As of May 2nd the view from Ottawa was a majority blue (how that happened I will never understand) but with a strong contrast of orange, and maybe a few drops of green.

But above all, the view was a hopeful one. for the first time in my living memory, there appeared to be a chance for reform in Canada at the federal level. I’m convinced the only person that could possibly inspire hope after seeing a conservative majority was Jack Layton.

His post-election speech was seriously awesome (in the biblical sense), I remember being at a loss in understanding how it was Harper was still in power, and there was Smiling Jack, up on stage, waving his cane like a banner, barely able to get a word in above all the cheering.

As far as I am concerned, Jack Layton won the election. He secured official opposition, a huge achievement, and was ready to use that influence to make some serious change in parliament.

Now that he has left us, we cannot lose that hope he had in the face of another term with Harper. If he could look to that future and still have hope, so must we as well.

I refuse to believe that without Jack Layton the New Democratic Party will fall from its current state of grace. We cannot allow his success to be fleeting. Though I feel this incredible despair with his passing. I be- lieve his winning the official opposition really was a historical moment and I pray that his hope and optimism (so refreshing in our culture of apathy) do not become a blip in Canadian political history.

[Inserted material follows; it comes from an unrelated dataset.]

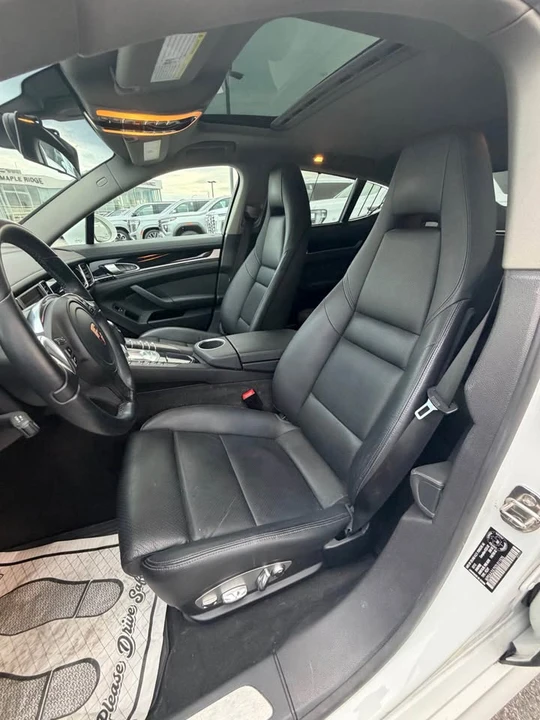 2013 Porsche 970 Panamera - Image 12 of 15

In a letter to written two days before his death, Jack Layton said to the youth: “I believe in you. Your energy, your vision, your passion for justice are exactly what this country needs today. You need to be at the heart of our economy, our political life, and our plans for the present and the future.”

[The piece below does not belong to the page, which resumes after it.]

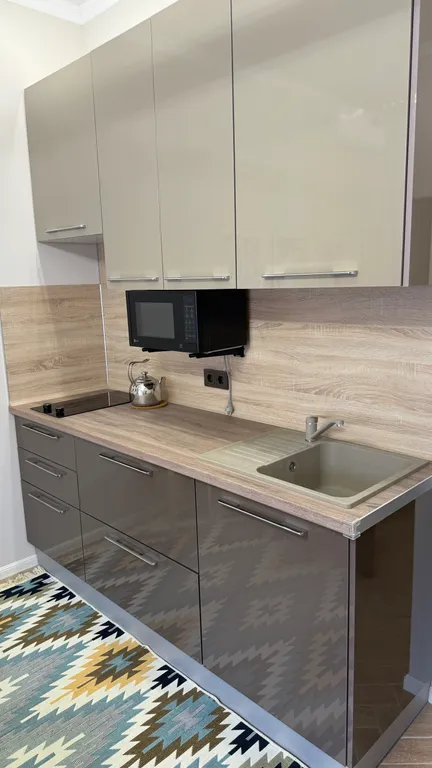 Уютный апартамент в ста метрах от песчаного пляжа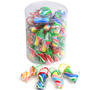 Handmade Pacifier Swirl Candy - 50CT Tub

I hope that young people really acknowledge the importance of his accomplishments and recognize that we need to carry on in that same direction if we are going to see a change in the face of Canadian politics. We are at a tipping point. We can either carry on and really see a difference in Canada and its international role, or fall back to the same destructive, oppressive, conservative system.

To all Canadians, Jack Layton said: “ We can offer better futures for our children. We can do our part to save the world’s environment. We can restore our good name in the world. We can do all of these things because we finally have a party system at the national level where there are real choices; where your vote matters; where working for change can actually bring about change.”

Jack Layton may not have lived to make the changes he dreamed of and worked for, but he laid the foundation for it. He left us early, but he left us with an official opposition that can and will challenge the Harper government.

He left us with a totally new political terrain for Canada.

He left us further ahead than I think we have been in a long time, and finally, he left us with hope. Let us not give up that hope.

“Don’t let them tell you it can’t be done,” Jack closes his letter. In Jack Layton’s memory, let’s fight for a better Canada.